My grandfather died this week. Alone.
In a nursing home bed. Surrounded by caretakers whose name he probably didn’t know.
He is the perfect example of what was a very good life gone wrong.
First off, I should say this. He and I were never that close. In fact, he was always very, very tough on me.
I never understood why. But even when I was seven years old, he’d chastise me for a weak handshake. He’d try to make me more than a man.
I was, and am, the only grandson on that side of the family. He wanted to…well, make sure I grew up a man.
Except I wasn’t a man. I was a sissy. But you guys already know that and there’s no need to rehash those stories.
He made me cry on numerous occasions. Again, I never understood why he was so tough on me. It’s not fair, I’d whine to my mom.
It wasn’t until just a few years ago that I began to realize it was for my own good. And while I never became close to him (he was too old, drank too much, and lived too far away for that to ever happen), I can say with certainty that he leaves his life with my respect for what he tried to do.
The execution was poor at times, but the intent was there. He wanted me to be a real man. I can hardly fault him for that.
But, this post is about something else.
AGAIN, HE DIED…ALONE
He did not die surrounded by his children or grandchildren. Or a wife.
Because he divorced my grandmother right around the time I was born. Ran off with the high school sweetheart.
It was pretty nasty, from what I’ve been told. He’d been cheating on her for a couple years, when he would go home to visit his own sick parents.
Eventually my grandmother found out.
He remarried the high school sweetheart.
And then said sweetheart had a heart attack around…2007. She never woke up from it.
From there, it was a lot of drinking (think a bottle of gin a night), and…well, a life that ended on a much lower note than it began.
For you see, he had always been successful. Owned a very successful business. Raised three good children. Owned a beautiful house in a prestigious neighborhood in Southern California.
It should’ve ended a lot better than it did.
And don’t get me wrong. My mom, aunt, and uncle were at his side most of his final days.
But he could have been in his own home, with his former wife at his bedside. He died without a house nor a penny to his name.
I’m writing this from Eastern Europe, not California. Because while I would like to pay my respects, it’s just not feasible at the moment from a visa and travel perspective.
My other grandparents–I’d just deal with it. But one way or another, I’d be going back to California. Likely writing this from the plane.
Instead, I’m still in my apartment.
My point is, sometimes it’s easy to just say that you only live once.
That my grandpa had a right to his happiness, and he took it. I can’t fault him for that.
But sometimes, when you hurt dozens of people with your actions, it will affect you down the road, too.
Sure, short term happiness is a given.
However, my grandpa drove a knife in the heart of the entire family. It was a wound that never fully healed.
MY POINT IS…
I’d like to leave you guys with a lesson. And maybe it’s one my grandfather would have liked to pass on to me, given the benefit of hindsight.

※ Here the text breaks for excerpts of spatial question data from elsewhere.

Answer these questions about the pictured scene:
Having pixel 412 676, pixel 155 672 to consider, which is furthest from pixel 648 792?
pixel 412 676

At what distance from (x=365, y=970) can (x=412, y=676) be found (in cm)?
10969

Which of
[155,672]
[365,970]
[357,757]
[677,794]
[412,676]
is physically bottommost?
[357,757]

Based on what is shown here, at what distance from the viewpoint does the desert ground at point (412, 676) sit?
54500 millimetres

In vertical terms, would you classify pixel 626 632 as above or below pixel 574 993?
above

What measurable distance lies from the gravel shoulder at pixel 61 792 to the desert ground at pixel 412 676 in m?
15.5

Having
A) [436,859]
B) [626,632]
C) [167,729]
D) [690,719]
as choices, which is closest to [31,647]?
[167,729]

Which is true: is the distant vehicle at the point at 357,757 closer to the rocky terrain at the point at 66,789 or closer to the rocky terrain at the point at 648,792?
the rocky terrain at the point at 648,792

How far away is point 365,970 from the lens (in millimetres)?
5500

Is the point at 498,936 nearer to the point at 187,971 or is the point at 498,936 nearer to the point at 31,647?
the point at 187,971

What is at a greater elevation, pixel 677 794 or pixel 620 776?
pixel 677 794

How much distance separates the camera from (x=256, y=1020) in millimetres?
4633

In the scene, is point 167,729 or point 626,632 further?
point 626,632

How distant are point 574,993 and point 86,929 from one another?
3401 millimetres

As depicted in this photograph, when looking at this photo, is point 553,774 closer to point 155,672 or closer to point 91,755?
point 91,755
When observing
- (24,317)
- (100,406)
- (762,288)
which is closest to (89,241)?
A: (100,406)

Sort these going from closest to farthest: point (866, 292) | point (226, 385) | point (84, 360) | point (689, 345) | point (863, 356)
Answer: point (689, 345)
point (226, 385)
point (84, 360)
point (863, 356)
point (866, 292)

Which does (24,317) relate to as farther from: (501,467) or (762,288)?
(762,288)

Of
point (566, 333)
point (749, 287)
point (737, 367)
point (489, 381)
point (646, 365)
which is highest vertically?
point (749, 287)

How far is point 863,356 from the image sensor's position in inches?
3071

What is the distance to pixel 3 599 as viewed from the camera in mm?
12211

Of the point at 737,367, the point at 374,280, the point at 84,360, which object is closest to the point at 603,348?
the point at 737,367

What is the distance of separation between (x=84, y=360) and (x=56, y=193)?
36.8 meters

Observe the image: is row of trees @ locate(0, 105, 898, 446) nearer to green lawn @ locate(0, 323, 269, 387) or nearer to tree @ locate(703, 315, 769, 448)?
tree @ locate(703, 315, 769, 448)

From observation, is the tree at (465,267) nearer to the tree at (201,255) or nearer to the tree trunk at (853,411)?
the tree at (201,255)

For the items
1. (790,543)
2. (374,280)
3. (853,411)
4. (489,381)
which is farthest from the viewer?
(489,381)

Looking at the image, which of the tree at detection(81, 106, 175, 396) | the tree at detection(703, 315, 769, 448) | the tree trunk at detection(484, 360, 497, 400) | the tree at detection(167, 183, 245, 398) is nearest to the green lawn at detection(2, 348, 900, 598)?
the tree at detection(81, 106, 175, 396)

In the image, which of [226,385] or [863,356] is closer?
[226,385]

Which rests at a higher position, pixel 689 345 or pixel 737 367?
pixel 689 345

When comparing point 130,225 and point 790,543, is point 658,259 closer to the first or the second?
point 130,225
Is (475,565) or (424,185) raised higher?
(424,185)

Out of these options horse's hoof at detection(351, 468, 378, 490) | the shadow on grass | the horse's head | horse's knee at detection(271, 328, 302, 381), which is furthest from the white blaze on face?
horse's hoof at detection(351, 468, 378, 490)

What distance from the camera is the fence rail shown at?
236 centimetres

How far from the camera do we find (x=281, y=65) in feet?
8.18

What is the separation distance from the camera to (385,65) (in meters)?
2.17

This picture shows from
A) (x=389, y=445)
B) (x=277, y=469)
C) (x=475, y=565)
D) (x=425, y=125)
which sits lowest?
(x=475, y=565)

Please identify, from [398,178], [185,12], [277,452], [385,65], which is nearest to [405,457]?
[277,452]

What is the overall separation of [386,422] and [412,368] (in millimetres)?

As men, in today’s world–sometimes we have it really bad. Especially those of us who grow up nice guys. We’re kicked, fucked over, and then kicked again while we’re on the ground.
A lot of the times, we swing to the complete opposite end of the spectrum.
Rather than give a single damn about a girl and her feelings, we cheat, lie, and manipulate our way through a lot of things.
We leave a trail of destruction in our wake without a care in the world.
I’ve done it. Most of you probably have, too.
And while it’s easy to say that it’s just evening the score, sometimes it doesn’t work out all that well.
Grandpa is a good example of this.
Just keep it in mind.
Sometimes it’s not worth the miles on your soul.
Well, it’s Friday night. I think I’ll knock back a few beers for you tonight, Grandpa.
Sorry for your loss. Good words.
Thank you. Much appreciated.
I understand the feelings. Sometimes the generation gap is just too large and there is very little to base a relationship on other than the family bloodline.
Death comes for us all, and pursueing happiness, both short and long term is the personal choice we all make. If your Grandpa had any regrets prior to his last breath I hope they didn’t linger.
Excellent way of articulating it
Great writing. I think your grandpa could have done the right thing. It’s easy to blame a man for cheating. Nobody thinks ” if a woman convinced a man she’d be a good wife, but instead made him miserable for decades… Isn’t that cheating, in a way?” The man would certainly be cheated of his time and life. I would feel cheated.
It sounds like he had a good couple decades with the old sweetheart too.
That’s just it–knowing what i know about the red pill now, and knowing how women really work–I have a hard time faulting him, even though I love my grandma. There’s just so many variables I don’t know (and probably no one does) that I find it impossible to pin blame on him now.
Thanks for much for the comment and the compliments.